IL Cameo


Per difendermi dalla doppia pandemia, virale e psicologica, vivo negli interstizi

Quando una quindicina di anni fa decisi, ultrasettantenne, che avrei continuato a lavorare, però senza essere pagato, non capii che mi ero regalato una vecchiaia felice. Così come ottima fu la scelta di puntare a diventare giornalista, scrittore, editore, senza scopi di lucro e senza la pretesa che le mie idee fossero condivise, peggio, potessero rafforzare i pregiudizi dei...

... miei lettori. Devo all’amico Pierluigi Magnaschi se entrai nel giornalismo dalla porta principale, mantenendo però una mia personalissima linea editoriale (il Cameo), rigorosamente apòta, liberale nature.

La costruzione del Cameo inizia una decina di giorni prima della sua uscita. E’ una specie di “sabatina”, la cena di grasso che si praticava in tempi lontani, subito dopo lo scoccare della mezzanotte del venerdì, per aggirare il precetto. La scelta del tema e la sua realizzazione sono molto lunghe e faticose. E’ costruito per assemblaggi e disassemblaggi successivi, alternando tagli e aggiunte, luce e buio. Essendo una scheggia di magma bollente, il Cameo o lo ami o lo butti. Mi rappresenta in pieno, essendo tra quelli che, nel mondo della comunicazione, hanno chiara la socratica distinzione fra coppieri e commensali.

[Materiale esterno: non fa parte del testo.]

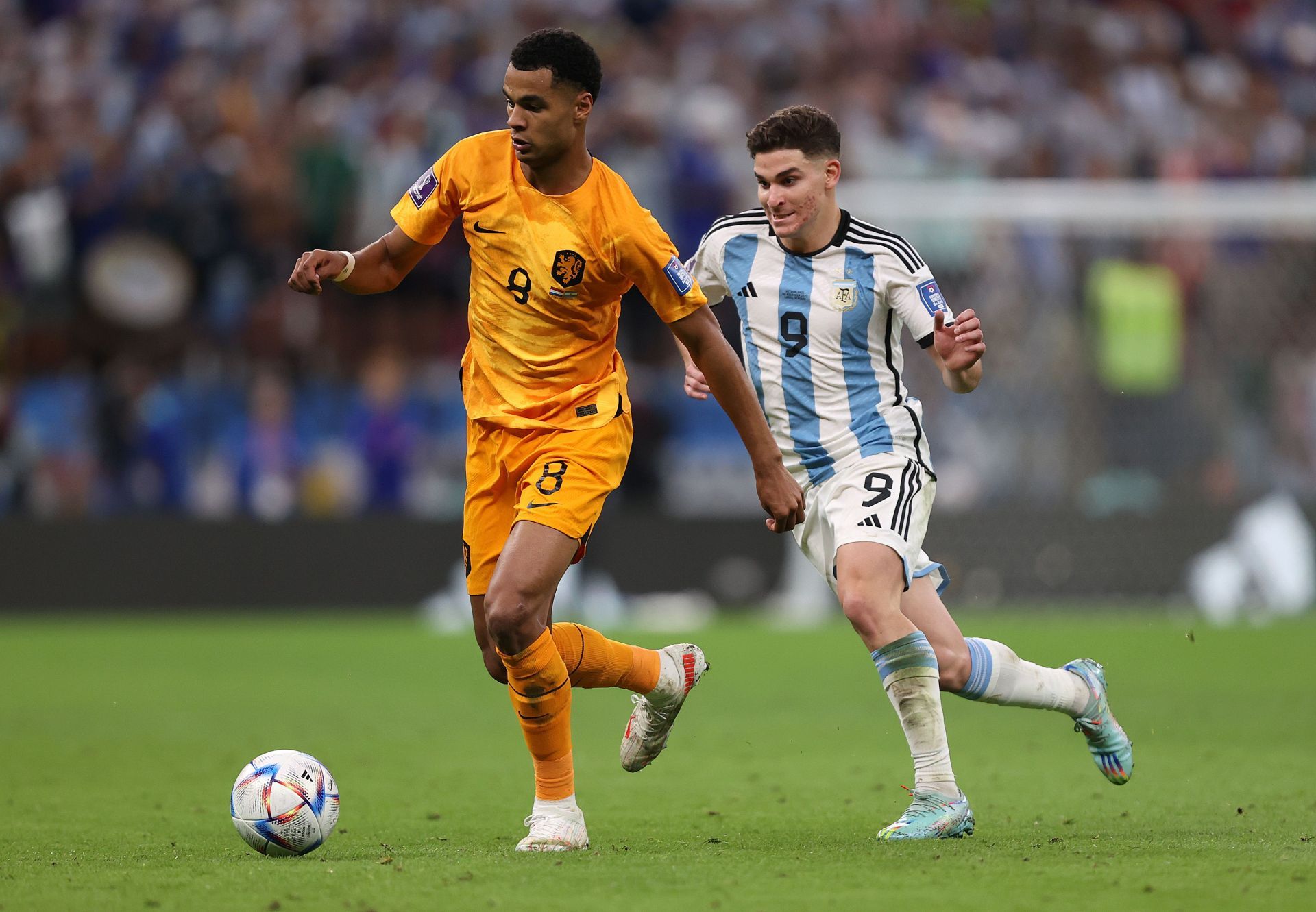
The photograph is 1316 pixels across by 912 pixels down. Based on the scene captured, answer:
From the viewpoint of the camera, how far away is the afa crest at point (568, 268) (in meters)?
5.41

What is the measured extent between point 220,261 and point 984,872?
10.6 metres

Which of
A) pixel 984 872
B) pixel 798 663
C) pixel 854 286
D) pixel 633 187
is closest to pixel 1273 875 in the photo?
pixel 984 872

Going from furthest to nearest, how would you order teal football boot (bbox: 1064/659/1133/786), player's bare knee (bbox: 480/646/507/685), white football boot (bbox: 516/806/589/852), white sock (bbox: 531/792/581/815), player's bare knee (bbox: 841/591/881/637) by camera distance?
teal football boot (bbox: 1064/659/1133/786) → player's bare knee (bbox: 480/646/507/685) → player's bare knee (bbox: 841/591/881/637) → white sock (bbox: 531/792/581/815) → white football boot (bbox: 516/806/589/852)

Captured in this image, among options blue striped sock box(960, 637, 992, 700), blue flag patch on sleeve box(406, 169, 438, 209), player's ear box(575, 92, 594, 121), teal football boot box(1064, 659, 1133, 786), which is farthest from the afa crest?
teal football boot box(1064, 659, 1133, 786)

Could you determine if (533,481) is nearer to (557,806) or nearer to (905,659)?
(557,806)

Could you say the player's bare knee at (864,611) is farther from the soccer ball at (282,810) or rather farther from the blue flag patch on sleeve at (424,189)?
the blue flag patch on sleeve at (424,189)

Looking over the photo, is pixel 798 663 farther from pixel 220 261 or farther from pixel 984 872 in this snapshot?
pixel 984 872

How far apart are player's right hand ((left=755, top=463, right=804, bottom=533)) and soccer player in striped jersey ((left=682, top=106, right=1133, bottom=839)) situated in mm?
351

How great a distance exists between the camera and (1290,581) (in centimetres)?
1499

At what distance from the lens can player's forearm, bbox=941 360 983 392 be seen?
18.2ft

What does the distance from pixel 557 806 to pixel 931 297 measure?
2102 mm

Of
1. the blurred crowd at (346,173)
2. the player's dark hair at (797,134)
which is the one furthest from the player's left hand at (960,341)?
the blurred crowd at (346,173)

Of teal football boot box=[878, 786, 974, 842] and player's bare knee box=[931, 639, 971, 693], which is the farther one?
player's bare knee box=[931, 639, 971, 693]

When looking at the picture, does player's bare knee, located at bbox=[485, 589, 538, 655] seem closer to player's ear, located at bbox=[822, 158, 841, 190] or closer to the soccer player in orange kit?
the soccer player in orange kit
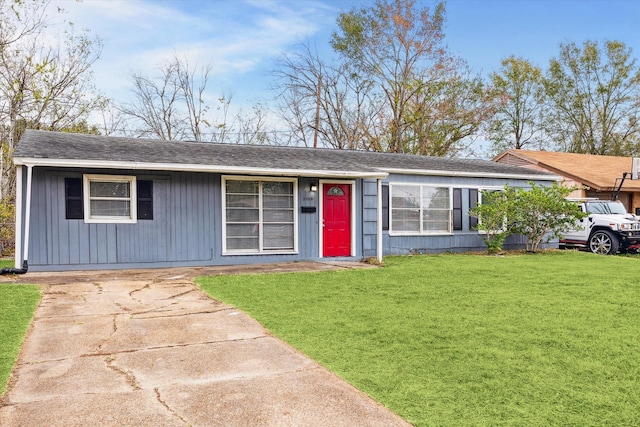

Ho da subito rifiutato di misurarmi con la potenza del Covid, evoluto poi nel Vax, quindi nel Pass. Argomenti da stare alla larga, perché non compatibili con la filosofia del Cameo. La sua natura è apòta, con venature anarchiche, per di più mediato da un apòta storico come me che si rifiuta di confrontarsi con gli esaltati dell’una o dell’altra “chiesa”, quando si tratti di sanità o di clima o di politica politicante, o di Cancel & Woke Culture.

Con questa scelta di rimanere defilato e in silenzio mi sono sottratto al narcisismo pandemico dominante, rifugiandomi nella lentezza del vivere. Medicina straordinaria la lentezza, per sopravvivere nella doppia pandemia che ci ha colpito, quella virale, dalla quale mi sono tenuto lontano, essendo compito della Scienza (la maiuscola è voluta, eliminando così i fastidiosi virologi e conduttori tv) e quella psicologica, che deriva dal portare il cervello all’ammasso di un losco presente.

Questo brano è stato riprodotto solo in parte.